自衛隊への名簿提供中止の大きな運動を呼びかける

2020年2月25日 日本共産党福岡市議団

高島宗一郎市長は、本市の若者の名簿を自衛隊に一括提供しようとしていますが、市民の間に批判の声が広がり、2月22日には広範な市民が集う反対集会が開催されました。政党ではわが党をはじめ、立憲民主党・国民民主党・社会民主党・緑の党・ふくおか市民ネットワークが市政問題で結集する画期的な場となりました。「拙速な名簿提供はおかしい」――この1点での市民と野党の共闘が進展する、新たな機運が高まりつつあります。

もともとこの問題は、自衛隊を海外で殺し・殺される関係に投げ込むという安倍政権の「戦争する国」づくりによって引き起こされたものです。「国防」や災害救助とはなんの関係もない、海外の危険な紛争地やアメリカの戦争で犬死させられる不安が高まる中で、自衛隊には隊員が集まらなくなっています。そうした事態を反動的に打開するために、憲法に自衛隊を書き込んで正当化するとともに、自治体に若者の名簿を無理やり出させようとしているのが安倍政権であり、その先兵になっているのが髙島市長です。

実施の前提となる個人情報保護審議会が2月7日に開催されましたが、市のやり方に対する疑問が委員から続出しました。その結果、答申では、市長がした2つの諮問のうち、自衛隊以外にも提供を広く認める諮問は否定され、もう一つの、自衛隊への提供についても、「提供を望まない方について、きちんとした措置を講じる」つまり希望しない市民の名簿は提出しないようにとの条件がつけられ、電磁媒体での提供は認められませんでした。市民の運動が事態を動かしたものです。

2月議会でも市の報告にもとづく審議が行われ、わが党だけでなく、他会派からも批判の声が上がり、いわば“野党共闘”で問題が浮き彫りになりました。特に、審議会が、提供を希望しない市民の名簿は提出しない条件をつけたことについて、市側は市民一人ひとりから同意・不同意を得る方針を示すことができず、「同意は本来必要ない」として審議会答申さえ踏みにじる姿勢を示す重大な矛盾が明らかになりました。議会審議で異論が続出しながら何一つ方針を変えようとしない市側の態度に、与党議員からさえ疑問の声が上がり始めています。

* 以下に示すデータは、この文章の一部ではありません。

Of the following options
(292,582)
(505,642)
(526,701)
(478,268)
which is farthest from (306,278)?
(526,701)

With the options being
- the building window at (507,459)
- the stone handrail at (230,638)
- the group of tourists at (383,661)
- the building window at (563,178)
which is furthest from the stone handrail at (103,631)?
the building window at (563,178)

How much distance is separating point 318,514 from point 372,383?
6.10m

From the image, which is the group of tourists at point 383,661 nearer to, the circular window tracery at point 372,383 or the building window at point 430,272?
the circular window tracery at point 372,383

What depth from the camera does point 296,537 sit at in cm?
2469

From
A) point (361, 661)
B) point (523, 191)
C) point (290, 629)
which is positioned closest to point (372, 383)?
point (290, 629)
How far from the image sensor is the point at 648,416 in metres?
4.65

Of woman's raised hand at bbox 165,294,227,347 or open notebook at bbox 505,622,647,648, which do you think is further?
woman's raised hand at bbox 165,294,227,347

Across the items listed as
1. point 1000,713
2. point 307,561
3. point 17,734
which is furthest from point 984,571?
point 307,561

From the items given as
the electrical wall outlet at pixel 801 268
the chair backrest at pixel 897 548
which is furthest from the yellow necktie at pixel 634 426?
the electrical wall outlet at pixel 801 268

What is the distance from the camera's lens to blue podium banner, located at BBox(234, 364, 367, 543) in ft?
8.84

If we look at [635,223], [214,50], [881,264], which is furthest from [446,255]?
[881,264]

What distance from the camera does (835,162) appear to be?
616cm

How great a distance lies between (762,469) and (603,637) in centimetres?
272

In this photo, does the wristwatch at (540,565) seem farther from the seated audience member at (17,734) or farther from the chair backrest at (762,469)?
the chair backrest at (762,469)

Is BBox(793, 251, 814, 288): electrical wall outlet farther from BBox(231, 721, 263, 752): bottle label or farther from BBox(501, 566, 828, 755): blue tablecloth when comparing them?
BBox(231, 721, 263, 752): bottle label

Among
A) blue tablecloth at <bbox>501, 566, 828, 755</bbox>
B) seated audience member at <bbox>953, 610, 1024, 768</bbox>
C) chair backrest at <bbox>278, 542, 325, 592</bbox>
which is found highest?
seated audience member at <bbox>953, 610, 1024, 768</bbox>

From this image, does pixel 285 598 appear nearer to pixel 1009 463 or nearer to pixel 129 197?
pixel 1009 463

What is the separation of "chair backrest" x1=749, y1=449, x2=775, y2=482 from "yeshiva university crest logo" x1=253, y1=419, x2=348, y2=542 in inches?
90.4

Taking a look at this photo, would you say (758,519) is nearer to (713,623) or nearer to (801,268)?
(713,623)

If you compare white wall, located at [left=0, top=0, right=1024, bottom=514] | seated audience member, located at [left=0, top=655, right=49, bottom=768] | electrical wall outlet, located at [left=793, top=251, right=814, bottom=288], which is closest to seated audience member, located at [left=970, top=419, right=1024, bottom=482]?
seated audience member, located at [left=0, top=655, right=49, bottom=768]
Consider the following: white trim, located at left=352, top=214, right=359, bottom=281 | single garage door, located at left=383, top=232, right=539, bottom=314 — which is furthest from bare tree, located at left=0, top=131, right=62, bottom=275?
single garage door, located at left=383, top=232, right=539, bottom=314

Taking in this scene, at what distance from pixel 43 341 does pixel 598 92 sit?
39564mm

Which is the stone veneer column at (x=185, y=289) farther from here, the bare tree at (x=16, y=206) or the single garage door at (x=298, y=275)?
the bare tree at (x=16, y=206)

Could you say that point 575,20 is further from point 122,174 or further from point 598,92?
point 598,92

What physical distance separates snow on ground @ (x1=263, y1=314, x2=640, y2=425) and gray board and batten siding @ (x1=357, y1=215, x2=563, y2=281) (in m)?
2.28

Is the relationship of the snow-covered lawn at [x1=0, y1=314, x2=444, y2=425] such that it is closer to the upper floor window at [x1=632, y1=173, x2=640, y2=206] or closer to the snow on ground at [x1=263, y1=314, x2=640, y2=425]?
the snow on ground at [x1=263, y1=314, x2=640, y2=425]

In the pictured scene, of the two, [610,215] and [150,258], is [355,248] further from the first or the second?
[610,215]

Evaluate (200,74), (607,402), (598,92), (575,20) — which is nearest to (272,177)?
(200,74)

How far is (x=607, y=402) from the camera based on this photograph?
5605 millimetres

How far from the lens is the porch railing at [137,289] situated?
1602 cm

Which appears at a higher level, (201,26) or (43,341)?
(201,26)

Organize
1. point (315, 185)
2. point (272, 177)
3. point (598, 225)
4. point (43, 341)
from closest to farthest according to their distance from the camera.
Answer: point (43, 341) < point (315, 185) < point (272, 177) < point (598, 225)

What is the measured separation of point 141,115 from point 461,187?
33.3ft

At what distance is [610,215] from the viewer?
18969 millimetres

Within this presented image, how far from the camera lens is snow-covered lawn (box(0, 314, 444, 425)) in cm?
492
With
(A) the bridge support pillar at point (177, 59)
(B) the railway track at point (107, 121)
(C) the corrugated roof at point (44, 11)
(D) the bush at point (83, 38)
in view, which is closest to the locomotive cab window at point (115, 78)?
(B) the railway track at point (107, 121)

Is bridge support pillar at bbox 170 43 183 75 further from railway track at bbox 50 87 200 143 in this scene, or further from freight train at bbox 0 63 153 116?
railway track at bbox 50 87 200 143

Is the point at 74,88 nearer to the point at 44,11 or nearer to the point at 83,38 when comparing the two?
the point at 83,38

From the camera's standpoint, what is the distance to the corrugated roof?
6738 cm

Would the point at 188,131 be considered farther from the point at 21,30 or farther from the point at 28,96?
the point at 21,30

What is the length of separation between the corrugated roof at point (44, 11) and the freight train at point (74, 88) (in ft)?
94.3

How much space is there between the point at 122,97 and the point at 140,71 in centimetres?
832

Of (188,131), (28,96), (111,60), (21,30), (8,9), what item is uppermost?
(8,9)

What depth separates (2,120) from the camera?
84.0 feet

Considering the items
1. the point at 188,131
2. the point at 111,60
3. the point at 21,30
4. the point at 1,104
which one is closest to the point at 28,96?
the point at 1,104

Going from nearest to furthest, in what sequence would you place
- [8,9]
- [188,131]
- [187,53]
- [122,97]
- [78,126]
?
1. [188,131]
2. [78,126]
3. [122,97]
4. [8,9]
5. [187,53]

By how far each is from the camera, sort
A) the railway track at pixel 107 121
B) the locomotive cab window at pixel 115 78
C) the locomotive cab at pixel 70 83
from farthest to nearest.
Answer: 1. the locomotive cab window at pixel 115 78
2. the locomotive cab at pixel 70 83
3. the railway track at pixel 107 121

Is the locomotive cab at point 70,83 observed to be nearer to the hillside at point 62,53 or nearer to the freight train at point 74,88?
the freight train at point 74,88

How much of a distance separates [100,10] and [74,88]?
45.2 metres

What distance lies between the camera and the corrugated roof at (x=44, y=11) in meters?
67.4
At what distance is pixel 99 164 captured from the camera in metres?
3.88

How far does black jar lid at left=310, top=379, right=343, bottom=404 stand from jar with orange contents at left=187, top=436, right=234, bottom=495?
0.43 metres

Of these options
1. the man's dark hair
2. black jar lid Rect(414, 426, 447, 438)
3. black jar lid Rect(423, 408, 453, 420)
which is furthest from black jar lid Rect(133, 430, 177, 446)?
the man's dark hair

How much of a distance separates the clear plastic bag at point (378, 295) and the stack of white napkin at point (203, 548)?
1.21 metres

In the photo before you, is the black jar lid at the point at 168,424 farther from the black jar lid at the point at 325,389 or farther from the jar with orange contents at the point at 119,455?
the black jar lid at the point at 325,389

これからの運動が決定的です。拙速な自衛隊への名簿提供を厳しく検証し、やめさせる大きな運動を、立場の違いを超えてご一緒に進めていこうではありませんか。当市議団は心からそのことを呼びかけるものです。


以上


自衛隊への名簿提供問題についての申入れ(2020年1月10日)

自衛隊名簿提供の中止を再度求める申入れ(2020年5月13日)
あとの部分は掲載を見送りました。